Bill Chen pointed out that at least at middle (+elementary) school level, U.S. system is more holistic than China system. Many of his friends benefited. I said my son is not academic and would fare better in the U.S. system. He agreed.
I said even at high school level, U.S. system is still more holistic than China system, since college admission is only 50% based on academics, mostly GPA and sometims SAT. Bill agreed. The academic benchmark used is not always a national standard benchmark such as SAT. I guess U.S. colleges knows that SAT is poor predictor of success in college.
Junli told me some colleges said SAT score is optional and will be considered iFF submitted. I feel good to hear this for my son. I think for this reason, YLZ’s two kids both scored very high in SAT but still not very impressive to the U.S. colleges. The Singapore system is mostly focused on academics but U.S. system is more holistic.
When I asked about “50%” quoted earlier, Liu Yong pointed out school projects, leadership roles .. are important admission criteria.

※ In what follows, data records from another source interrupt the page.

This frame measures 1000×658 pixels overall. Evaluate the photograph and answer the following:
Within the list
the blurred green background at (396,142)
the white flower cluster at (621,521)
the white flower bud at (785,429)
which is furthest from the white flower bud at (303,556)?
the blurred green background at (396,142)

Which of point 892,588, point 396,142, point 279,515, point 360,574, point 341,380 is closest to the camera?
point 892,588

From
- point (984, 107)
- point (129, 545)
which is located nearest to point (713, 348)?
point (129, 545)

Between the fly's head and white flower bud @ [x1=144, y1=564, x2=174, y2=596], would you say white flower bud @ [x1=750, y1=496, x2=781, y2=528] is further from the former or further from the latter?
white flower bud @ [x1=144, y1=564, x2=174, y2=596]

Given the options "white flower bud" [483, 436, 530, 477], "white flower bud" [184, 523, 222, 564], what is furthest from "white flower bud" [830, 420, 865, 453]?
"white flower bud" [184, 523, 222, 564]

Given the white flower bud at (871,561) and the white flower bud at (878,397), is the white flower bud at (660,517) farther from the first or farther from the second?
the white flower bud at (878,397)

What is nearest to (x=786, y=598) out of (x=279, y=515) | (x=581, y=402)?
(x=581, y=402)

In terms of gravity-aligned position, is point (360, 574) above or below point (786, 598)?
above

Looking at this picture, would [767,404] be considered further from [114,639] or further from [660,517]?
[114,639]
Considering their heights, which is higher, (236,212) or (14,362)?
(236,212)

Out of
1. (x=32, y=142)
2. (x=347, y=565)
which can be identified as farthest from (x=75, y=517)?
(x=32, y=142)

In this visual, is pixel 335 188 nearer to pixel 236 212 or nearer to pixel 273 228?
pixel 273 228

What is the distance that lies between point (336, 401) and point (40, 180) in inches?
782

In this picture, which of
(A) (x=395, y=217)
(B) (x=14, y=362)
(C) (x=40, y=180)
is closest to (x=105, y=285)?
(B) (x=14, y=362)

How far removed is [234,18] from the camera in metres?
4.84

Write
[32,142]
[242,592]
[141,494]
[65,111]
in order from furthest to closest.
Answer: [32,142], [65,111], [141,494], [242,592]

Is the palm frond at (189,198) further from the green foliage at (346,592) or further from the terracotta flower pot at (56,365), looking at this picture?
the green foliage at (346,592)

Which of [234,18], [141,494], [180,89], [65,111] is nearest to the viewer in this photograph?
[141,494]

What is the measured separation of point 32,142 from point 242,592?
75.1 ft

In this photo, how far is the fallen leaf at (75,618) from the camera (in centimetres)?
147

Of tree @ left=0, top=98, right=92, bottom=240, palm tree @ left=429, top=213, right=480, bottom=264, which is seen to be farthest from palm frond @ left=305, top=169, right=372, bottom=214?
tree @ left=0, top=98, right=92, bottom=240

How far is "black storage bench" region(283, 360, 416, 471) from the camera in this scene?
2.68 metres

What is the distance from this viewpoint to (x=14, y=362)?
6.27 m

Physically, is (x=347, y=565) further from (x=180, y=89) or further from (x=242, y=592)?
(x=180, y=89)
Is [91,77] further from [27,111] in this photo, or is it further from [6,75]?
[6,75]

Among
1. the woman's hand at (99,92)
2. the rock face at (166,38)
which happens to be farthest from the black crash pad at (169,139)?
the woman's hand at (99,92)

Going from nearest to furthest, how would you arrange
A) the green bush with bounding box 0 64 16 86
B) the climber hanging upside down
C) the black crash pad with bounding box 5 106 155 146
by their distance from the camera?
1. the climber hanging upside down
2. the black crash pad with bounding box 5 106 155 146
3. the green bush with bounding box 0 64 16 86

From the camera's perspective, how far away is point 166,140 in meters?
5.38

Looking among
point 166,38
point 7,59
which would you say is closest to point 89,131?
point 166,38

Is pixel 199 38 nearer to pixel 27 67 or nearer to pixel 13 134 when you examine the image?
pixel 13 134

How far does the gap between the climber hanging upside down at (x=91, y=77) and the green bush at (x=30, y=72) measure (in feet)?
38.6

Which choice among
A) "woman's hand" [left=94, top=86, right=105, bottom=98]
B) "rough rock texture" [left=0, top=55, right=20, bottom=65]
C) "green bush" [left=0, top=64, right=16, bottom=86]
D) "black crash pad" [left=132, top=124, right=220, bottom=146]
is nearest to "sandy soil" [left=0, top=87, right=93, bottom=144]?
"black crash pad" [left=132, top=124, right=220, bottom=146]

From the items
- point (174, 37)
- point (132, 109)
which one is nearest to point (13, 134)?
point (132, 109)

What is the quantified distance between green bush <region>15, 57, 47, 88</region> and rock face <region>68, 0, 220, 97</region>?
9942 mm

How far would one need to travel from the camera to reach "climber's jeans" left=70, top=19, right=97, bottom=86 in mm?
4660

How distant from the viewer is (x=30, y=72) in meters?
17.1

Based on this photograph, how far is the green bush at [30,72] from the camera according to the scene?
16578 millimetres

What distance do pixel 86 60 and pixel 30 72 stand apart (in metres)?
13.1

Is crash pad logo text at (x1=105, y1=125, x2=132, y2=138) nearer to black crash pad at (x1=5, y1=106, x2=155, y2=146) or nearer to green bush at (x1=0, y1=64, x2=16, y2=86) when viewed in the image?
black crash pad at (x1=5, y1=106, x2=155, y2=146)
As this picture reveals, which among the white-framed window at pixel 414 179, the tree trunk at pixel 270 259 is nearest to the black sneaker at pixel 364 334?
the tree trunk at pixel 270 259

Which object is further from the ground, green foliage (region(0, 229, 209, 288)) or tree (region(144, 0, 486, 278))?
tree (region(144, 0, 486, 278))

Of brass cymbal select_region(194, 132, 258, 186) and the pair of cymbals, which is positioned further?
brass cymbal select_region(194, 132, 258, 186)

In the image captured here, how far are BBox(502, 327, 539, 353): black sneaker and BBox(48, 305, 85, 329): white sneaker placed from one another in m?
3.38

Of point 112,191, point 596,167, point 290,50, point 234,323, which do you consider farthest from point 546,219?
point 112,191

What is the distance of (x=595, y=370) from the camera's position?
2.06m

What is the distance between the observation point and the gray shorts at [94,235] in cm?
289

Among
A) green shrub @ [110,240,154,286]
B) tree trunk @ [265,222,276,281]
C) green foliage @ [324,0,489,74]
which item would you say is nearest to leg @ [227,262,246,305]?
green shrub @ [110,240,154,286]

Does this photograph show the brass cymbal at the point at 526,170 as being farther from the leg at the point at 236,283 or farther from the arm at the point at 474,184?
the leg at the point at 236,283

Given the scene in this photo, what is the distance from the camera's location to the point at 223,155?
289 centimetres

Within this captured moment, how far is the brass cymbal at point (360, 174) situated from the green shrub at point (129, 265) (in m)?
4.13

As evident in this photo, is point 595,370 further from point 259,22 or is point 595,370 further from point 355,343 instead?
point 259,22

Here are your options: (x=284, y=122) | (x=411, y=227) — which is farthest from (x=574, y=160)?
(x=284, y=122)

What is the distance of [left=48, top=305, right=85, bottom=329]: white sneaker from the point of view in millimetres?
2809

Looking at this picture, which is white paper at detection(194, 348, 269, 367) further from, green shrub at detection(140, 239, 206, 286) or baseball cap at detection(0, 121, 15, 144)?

Overall, I feel U.S. system is likely better for my son. More non-academic programs. Singapore system expects high motivation at too early an age, when my son is not ready.
— as I told Josh
I told Josh … The “breakthrough” I will wait for – when my son starts showing any serious, sustained dedication to anything meaningful, I will feel relieved that I made the right decision to bring him to the U.S.
However, serious motivation about something meaningful may not be such an important breakthrough. Academic benchmark is a dangerous trap including coding competitions.